Дети века - [64]
Гельмгольд намекнул тихонько мачехе, что если б она отпустила Люиса с ним в Галицию, то барон высватал бы ему богатую княжну.
Едва только докторский экипаж показался в аллее, ведущей к палаццо, графиня исчезла немедленно, место ее было при больном, где Милиус должен был застать ее непременно. Бедный граф, одетый в новый халат, давно уже посматривал на дверь и хотя ничего не помнил, однако инстинктивно чувствовал, что вслед за новым халатом должны появиться жена и доктор, бульон в чашке, гренки и компот.
Он щипал от нетерпения одежду, ворчал, топал и постоянно посматривал на дверь, повторяя:
— Доктор, компот, жена, бульон.
Прежде всего появилась графиня, взглянула на него равнодушно и, провожаемая взором больного, уселась у окна. Она не выразила ни малейшего участия; старик этого и не требовал и молча и боязливо следил за всеми ее движениями.
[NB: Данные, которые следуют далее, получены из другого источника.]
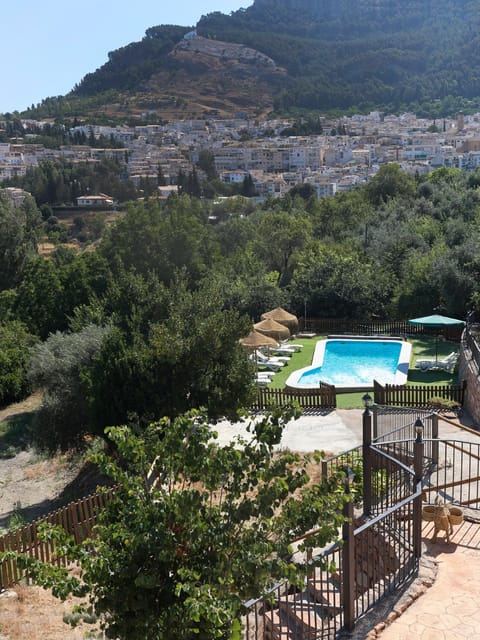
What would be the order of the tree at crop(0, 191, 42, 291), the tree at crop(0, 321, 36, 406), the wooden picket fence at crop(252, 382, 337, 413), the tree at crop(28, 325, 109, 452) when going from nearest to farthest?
the tree at crop(28, 325, 109, 452) < the wooden picket fence at crop(252, 382, 337, 413) < the tree at crop(0, 321, 36, 406) < the tree at crop(0, 191, 42, 291)

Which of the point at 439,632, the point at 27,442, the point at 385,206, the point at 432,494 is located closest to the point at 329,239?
the point at 385,206

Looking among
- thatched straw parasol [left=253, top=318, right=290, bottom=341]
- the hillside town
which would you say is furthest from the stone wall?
the hillside town

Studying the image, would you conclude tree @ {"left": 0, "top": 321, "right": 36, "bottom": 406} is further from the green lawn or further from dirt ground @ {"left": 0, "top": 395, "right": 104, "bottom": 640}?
the green lawn

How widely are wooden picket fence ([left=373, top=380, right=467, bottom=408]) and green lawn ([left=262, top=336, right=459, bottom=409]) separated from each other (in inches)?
26.9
Молчание, однако ж, продолжалось не более минуты, и больной начал говорить все громче:
— Бульон! Бульон!
— Молчи, дурак! — крикнула, топнув ногой, француженка. Граф хотел обезоружить ее улыбкой, что показалось ей отвратительным, и она оборатилась к окну.
— Молчать! — повторила она.
Старик замолчал со вздохом. Лицо его выразило грусть, словно в опустошенный мозг возвратились мысли, воспоминания и сознание своего несчастного положения.
За дверью послышались шаги; граф узнал доктора, сделал движение, оборотился к двери, и в его глазах отразилось удовольствие.
— Бульон! Бульон! — начал он лепетать, ударяя руками по креслу, а ногами топая по скамейке.
Но в это время он встретил суровый взор жены и обомлел со страху. Наконец, вошел доктор.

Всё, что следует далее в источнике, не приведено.